Datamodule estándar como le habíamos estado haciendo, hice el split de train/val7test dentro del mismo

In [61]:
dm = CarDataModule(ABS_PATH_DATASET, batch_size=16, train_transform=train_transform, test_transform=test_transform, pin_memory=pin_memory)

loader = dm.train_dataloader()
images, labels = next(iter(loader))

print('Batch shapes -> images:', images.shape, 'labels:', labels.shape)
print(f'Classes: {dm.classes}')
print(f'Number of classes: {dm.num_classes}')

inv = lambda x: x * 0.5 + 0.5

n = images.size(0)
cols = 4
rows = math.ceil(n / cols)

fig, axes = plt.subplots(rows, cols, figsize=(15, 8))
axes = axes.flatten()

for i in range(n):
    img = inv(images[i]).permute(1, 2, 0).cpu().numpy()
    axes[i].imshow(img)

***

Consigna a: Cuenta las líneas de las entradas de abajo que contienen la palabra "level" y responde solo con esa cifra.

***

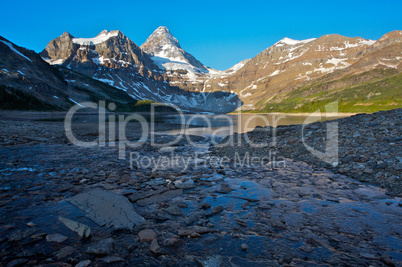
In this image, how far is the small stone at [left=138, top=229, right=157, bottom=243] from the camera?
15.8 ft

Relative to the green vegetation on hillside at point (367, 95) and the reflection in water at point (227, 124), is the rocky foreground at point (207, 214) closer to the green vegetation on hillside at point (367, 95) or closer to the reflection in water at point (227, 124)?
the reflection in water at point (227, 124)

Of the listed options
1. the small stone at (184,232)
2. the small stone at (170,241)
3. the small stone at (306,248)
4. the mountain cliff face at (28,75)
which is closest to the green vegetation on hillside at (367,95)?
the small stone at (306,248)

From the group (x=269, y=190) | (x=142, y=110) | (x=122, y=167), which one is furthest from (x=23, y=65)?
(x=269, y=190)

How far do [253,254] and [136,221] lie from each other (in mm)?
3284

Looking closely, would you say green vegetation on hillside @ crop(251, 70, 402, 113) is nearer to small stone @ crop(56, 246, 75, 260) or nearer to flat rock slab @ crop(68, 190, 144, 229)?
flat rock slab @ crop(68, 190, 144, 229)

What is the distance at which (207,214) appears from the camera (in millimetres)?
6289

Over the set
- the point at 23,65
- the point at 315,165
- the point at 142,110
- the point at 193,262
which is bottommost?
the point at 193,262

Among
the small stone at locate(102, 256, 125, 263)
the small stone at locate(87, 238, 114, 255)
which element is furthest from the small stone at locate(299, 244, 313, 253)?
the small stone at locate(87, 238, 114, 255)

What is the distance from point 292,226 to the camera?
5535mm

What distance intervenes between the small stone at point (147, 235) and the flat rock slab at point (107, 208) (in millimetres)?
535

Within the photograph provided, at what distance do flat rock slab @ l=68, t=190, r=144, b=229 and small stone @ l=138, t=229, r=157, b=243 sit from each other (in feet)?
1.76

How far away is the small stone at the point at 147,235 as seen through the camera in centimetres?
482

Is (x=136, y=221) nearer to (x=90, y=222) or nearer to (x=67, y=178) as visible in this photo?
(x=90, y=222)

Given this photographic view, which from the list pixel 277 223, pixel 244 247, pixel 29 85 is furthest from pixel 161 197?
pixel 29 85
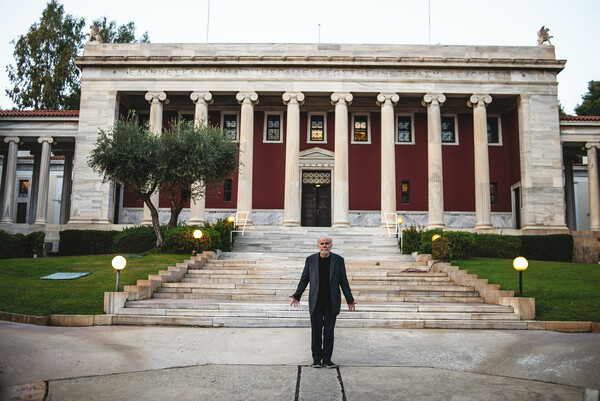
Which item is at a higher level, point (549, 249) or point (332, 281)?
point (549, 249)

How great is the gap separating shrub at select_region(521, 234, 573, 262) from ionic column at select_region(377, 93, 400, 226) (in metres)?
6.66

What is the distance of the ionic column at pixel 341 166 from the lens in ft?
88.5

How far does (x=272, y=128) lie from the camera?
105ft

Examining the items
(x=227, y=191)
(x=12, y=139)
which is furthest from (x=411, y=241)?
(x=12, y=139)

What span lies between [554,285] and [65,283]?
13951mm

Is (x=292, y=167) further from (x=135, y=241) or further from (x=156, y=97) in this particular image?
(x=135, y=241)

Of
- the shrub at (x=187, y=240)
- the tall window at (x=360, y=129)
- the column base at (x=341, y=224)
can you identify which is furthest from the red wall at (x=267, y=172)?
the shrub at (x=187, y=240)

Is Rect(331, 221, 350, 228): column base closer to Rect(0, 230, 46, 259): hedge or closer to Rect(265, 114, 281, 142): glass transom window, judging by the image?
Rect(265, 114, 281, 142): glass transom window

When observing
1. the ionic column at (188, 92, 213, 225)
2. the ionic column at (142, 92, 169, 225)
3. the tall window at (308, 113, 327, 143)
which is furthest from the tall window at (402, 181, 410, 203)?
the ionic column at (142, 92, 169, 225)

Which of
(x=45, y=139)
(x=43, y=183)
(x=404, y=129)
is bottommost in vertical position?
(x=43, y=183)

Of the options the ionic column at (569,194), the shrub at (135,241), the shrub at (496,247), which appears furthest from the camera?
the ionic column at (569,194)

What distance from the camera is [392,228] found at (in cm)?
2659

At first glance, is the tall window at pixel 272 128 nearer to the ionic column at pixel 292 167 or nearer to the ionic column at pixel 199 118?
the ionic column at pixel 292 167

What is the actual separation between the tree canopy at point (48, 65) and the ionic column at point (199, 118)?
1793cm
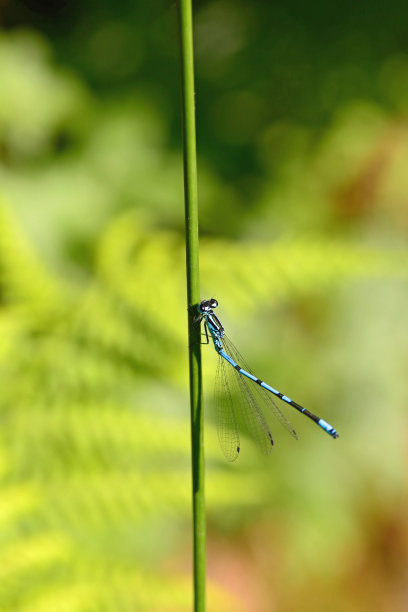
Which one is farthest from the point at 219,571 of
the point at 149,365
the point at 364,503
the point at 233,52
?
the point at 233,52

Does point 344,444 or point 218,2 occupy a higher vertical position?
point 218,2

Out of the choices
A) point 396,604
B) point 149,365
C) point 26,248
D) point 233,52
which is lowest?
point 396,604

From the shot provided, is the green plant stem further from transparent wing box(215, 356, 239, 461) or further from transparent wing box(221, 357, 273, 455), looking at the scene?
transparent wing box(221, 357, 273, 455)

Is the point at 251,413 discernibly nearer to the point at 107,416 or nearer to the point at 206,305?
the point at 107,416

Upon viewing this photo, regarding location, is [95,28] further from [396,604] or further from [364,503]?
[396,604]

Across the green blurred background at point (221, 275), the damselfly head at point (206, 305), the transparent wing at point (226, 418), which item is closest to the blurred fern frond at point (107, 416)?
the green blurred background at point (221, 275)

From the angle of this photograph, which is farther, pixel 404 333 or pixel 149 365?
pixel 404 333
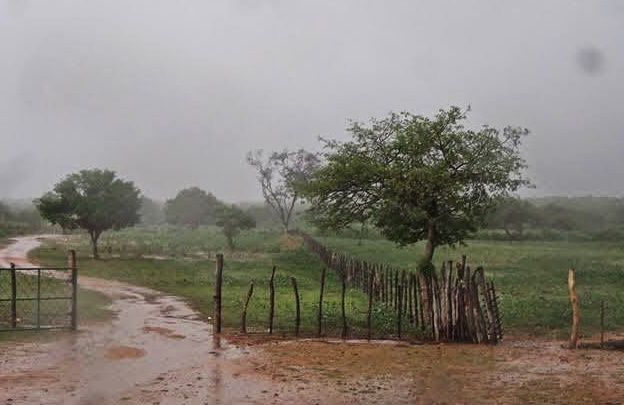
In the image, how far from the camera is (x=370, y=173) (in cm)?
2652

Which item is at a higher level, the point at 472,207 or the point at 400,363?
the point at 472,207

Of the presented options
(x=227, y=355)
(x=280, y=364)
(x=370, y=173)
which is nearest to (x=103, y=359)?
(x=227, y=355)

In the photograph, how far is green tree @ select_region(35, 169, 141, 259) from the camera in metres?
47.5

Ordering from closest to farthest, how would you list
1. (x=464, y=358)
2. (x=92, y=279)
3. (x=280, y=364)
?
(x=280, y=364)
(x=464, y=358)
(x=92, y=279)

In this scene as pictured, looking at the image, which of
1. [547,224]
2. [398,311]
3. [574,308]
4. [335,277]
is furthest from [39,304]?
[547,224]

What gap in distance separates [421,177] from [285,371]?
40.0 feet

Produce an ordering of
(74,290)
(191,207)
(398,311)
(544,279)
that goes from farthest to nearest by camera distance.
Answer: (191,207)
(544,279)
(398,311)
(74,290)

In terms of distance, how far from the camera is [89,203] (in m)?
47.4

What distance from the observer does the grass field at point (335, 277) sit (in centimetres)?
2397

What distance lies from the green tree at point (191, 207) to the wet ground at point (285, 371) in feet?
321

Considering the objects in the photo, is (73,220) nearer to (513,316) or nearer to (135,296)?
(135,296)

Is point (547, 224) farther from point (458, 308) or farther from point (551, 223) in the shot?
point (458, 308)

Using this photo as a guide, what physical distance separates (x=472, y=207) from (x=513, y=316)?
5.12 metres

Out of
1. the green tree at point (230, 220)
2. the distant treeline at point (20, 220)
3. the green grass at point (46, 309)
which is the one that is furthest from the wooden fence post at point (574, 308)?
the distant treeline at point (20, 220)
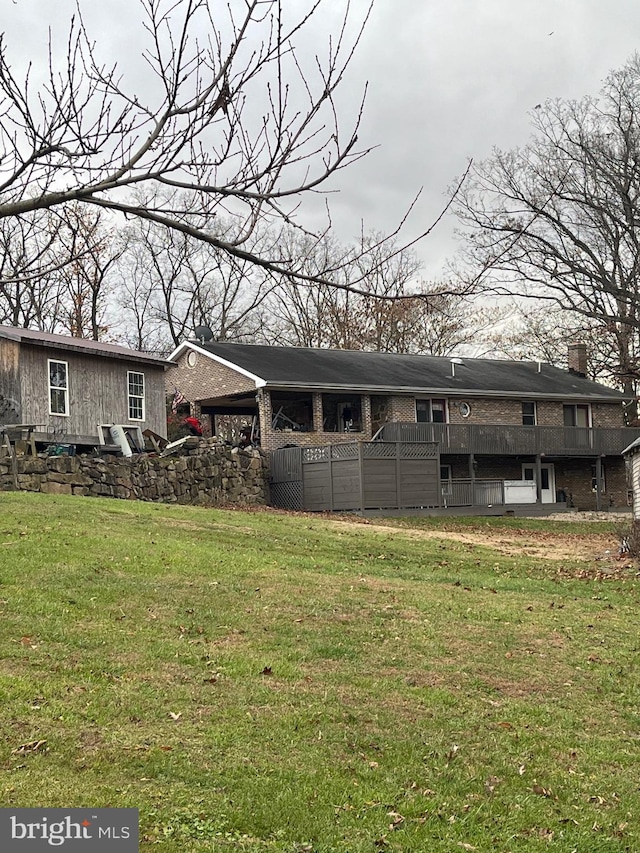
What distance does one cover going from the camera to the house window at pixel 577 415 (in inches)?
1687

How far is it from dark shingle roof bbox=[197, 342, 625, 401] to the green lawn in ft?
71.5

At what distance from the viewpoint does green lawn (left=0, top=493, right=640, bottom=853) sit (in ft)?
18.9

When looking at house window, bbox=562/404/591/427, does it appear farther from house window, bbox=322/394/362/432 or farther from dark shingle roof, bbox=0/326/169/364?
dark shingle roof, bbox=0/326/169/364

***

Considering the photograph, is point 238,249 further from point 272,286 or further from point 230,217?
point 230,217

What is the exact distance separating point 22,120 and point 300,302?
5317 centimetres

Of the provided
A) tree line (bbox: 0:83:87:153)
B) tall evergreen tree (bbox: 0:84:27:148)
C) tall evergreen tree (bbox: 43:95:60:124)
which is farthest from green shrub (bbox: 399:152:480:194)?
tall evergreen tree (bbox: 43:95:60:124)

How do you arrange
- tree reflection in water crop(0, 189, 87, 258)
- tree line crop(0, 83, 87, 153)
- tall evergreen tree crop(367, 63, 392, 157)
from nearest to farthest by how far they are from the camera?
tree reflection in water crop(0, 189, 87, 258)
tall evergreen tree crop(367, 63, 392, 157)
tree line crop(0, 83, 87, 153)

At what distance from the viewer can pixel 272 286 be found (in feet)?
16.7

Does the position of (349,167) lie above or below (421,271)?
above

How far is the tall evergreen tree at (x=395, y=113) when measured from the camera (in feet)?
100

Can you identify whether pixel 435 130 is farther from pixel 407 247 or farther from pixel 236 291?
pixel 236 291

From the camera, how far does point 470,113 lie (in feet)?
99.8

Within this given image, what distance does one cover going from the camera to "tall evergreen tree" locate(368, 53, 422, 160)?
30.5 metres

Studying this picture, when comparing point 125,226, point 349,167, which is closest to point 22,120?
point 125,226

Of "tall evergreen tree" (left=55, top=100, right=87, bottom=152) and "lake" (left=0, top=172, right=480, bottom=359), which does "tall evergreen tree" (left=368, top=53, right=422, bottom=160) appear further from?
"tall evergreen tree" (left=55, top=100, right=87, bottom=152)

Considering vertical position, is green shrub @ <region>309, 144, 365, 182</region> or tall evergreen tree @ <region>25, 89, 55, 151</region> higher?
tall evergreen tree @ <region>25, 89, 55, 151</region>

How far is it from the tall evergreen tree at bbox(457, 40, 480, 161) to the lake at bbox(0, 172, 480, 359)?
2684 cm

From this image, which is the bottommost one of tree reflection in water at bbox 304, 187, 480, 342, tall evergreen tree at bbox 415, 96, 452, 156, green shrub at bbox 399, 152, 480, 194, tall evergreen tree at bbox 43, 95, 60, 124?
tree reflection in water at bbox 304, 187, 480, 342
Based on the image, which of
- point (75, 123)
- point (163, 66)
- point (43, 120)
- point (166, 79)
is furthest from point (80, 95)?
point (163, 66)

***

Consigna b: Prosigue el fragmento sobre el CarDataModule y la visualización del batch a partir de su última línea.

Respuesta redactada a: 2

Respuesta redactada b:
    
    class_name = dm.classes[labels[i].item()]
    
    axes[i].set_title(class_name, fontsize=10)
    axes[i].axis('off')

for j in range(i + 1, len(axes)):
    axes[j].axis('off')

plt.tight_layout()
plt.show()
Batch shapes -> images: torch.Size([16, 3, 128, 128]) labels: torch.Size([16])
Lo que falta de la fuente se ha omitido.